Text section below:
The terms ‘heart attack’ and ‘sudden cardiac arrest’ (SCA) are often used interchangeably, but they are distinctly different medical emergencies. While both concern the heart, their causes, symptoms, and necessary responses can vary significantly. Being informed about these differences can be the key to saving a life.
- Cause: A heart attack, or myocardial infarction, occurs when blood flow to a section of the heart muscle becomes blocked, usually due to a buildup of fat, cholesterol, and other substances, forming a plaque in the arteries. If not restored, the affected portion begins to die. In contrast, SCA happens when the heart’s electrical system malfunctions, causing it to suddenly stop beating. This can be the result of previous heart attacks, genetics, or other unknown causes.
- Symptoms: Prior to a heart attack, many experience chest discomfort, shortness of breath, cold sweat, nausea, or lightheadedness. SCA, however, strikes without warning. It’s immediate and drastic, leading to a sudden loss of responsiveness and normal breathing.
- Heart Activity: During a heart attack, the heart typically continues to beat. With SCA, the heart stops beating altogether.
- Duration: Heart attacks can start slowly and persist for hours, allowing time to seek medical assistance. An SCA is instantaneous, leaving mere minutes for intervention.
Responding to Sudden Cardiac Arrest:
Given the swift nature of SCA, immediate action is crucial. Here’s what to do:
- Call for Help: Dial emergency services immediately or ask someone else to do so.
- Begin CPR: Start hands-only CPR. Push hard and fast in the center of the chest, aiming for 100-120 compressions per minute.
End of Text section.
Stored data below:
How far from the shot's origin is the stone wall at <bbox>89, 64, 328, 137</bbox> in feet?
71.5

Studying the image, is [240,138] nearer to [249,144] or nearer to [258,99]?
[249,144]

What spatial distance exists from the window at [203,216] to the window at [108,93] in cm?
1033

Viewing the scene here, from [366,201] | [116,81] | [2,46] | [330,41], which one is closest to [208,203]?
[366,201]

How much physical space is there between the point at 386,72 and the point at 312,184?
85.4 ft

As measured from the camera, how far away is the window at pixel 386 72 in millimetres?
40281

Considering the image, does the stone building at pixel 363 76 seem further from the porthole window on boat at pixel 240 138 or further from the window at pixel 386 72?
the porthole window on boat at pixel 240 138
End of Stored data.
Stored data below:
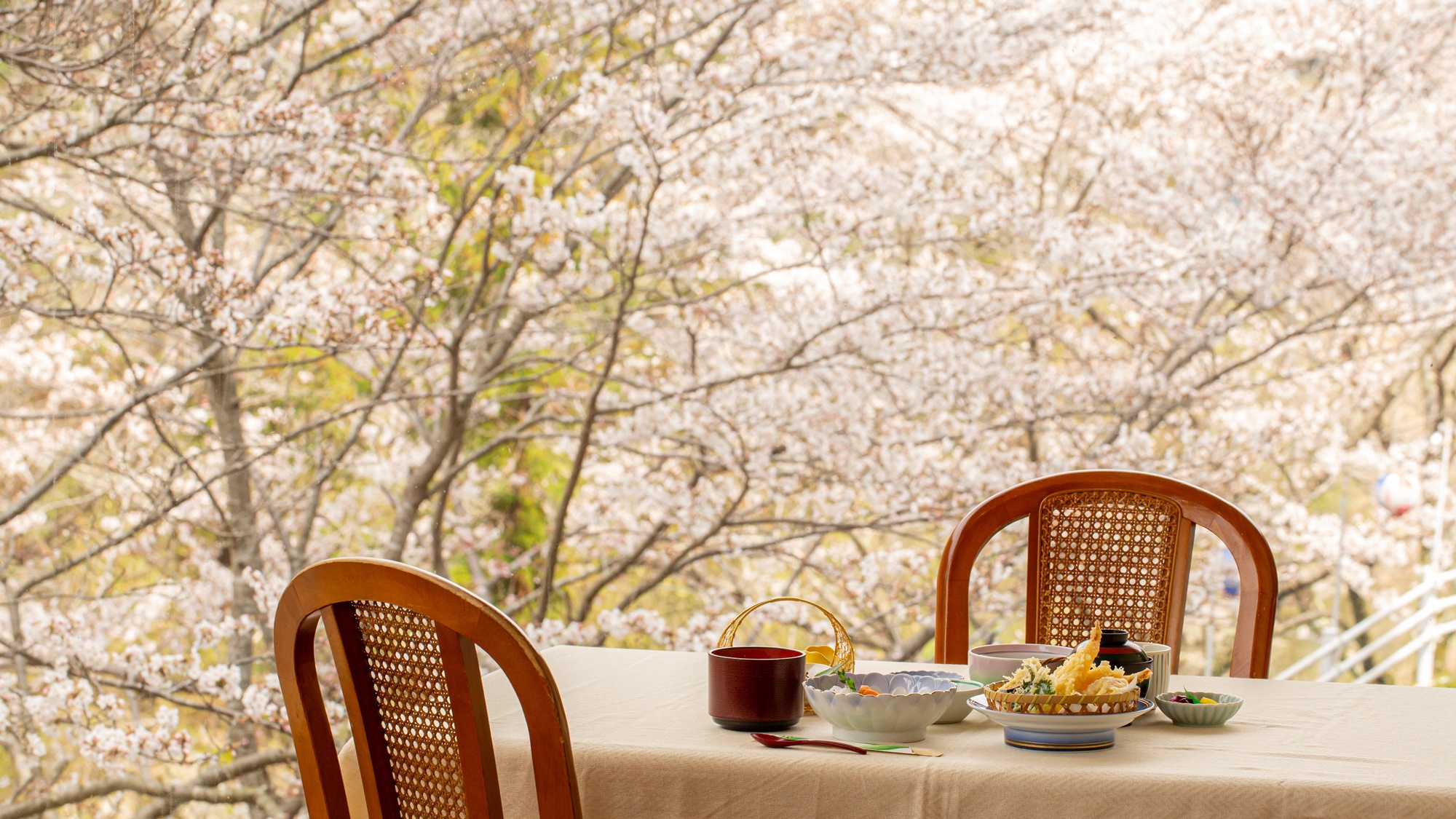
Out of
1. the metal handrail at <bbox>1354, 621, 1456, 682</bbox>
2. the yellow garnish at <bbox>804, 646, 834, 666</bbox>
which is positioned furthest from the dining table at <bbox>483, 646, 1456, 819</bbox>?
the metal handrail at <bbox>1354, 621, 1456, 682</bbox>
End of Stored data.
What you have to do: Edit the passage on heart attacks and cardiac arrest, starting at "- Symptoms: Prior" and ending at "and normal breathing.", so that "chest pain" takes the place of "chest discomfort". The rows are separate material and have no connection to the passage on heart attacks and cardiac arrest.

Answer space:
- Symptoms: Prior to a heart attack, many experience chest pain, shortness of breath, cold sweat, nausea, or lightheadedness. SCA, however, strikes without warning. It’s immediate and drastic, leading to a sudden loss of responsiveness and normal breathing.